RUU PKS sebenarnya bukan satu-satunya RUU yang ditarik dari Prolegnas Prioritas 2020. RUU PKS tidak sendirian. Ada 15 RUU lain yang juga mengalami hal yang sama.
Berdasarkan hasil rapat evaluasi Program Legislasi Nasional (Prolegnas) Badan Legislasi DPR dengan Dewan Perwakilan Daerah dan dengan Menteri Hukum dan HAM, Kamis, 02 Juli 2020 yang dirilis kompas.com.
Selain RUU PKS (Nomor Urut 16 dalam Prolegnas), RUU Keamanan dan Ketahanan Siber (Nomor Urut 1 dalam Prolegnas), RUU Penyiaran (Nomor Urut 2 dalam Prolegnas), RUU Pertanahan (Nomor Urut 3 dalam Prolegnas), RUU Kehutanan (Nomor Urut 7 dalam Prolegnas), RUU Perikanan (Nomor Urut 8 dalam Prolegnas), RUU Lalu Lintas dan Angkutan Jalan (Nomor Urut 9 dalam Prolegnas), RUU Penyelesaian Perselisihan Hubungan Industrial (Nomor Urut 18 dalam Prolegnas), dan RUU Praktik Monopoli dan Persaingan Usaha Tidak Sehat (Nomor Urut 12 dalam Prolegnas) juga termasuk RUU yang ditarik dari Prolegnas Prioritas 2020.

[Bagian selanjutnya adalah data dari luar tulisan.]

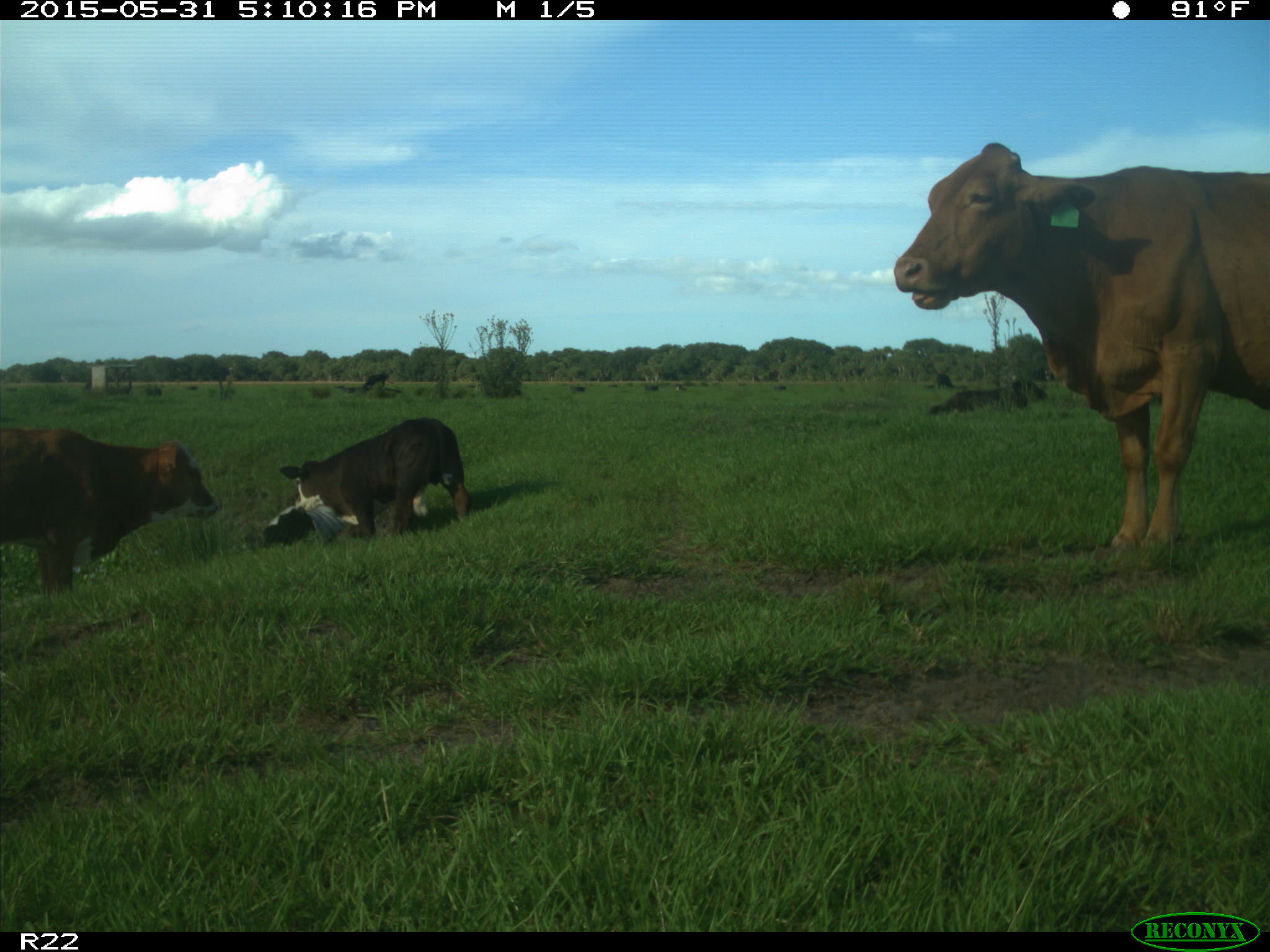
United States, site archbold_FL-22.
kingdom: Animalia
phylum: Chordata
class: Mammalia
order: Artiodactyla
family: Bovidae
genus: Bos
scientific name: Bos taurus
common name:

Selain itu ada RUU Gerakan Pramuka (Nomor Urut 20 dalam Prolegnas), RUU Otoritas Jasa Keuangan (Nomor Urut 22 dalam Prolegnas), RUU Pendidikan Kedokteran (Nomor Urut 32 dalam Prolegnas), RUU Sistem Kesehatan Nasional (Nomor Urut 28 dalam Prolegnas), RUU Kefarmasian (Nomor Urut 29 dalam Prolegnas), RUU Perlindungan dan Bantuan Sosial (Nomor Urut 30 dalam Prolegnas), dan RUU Kependudukan dan Keluarga Nasional (Nomor Urut 33 dalam Prolegnas).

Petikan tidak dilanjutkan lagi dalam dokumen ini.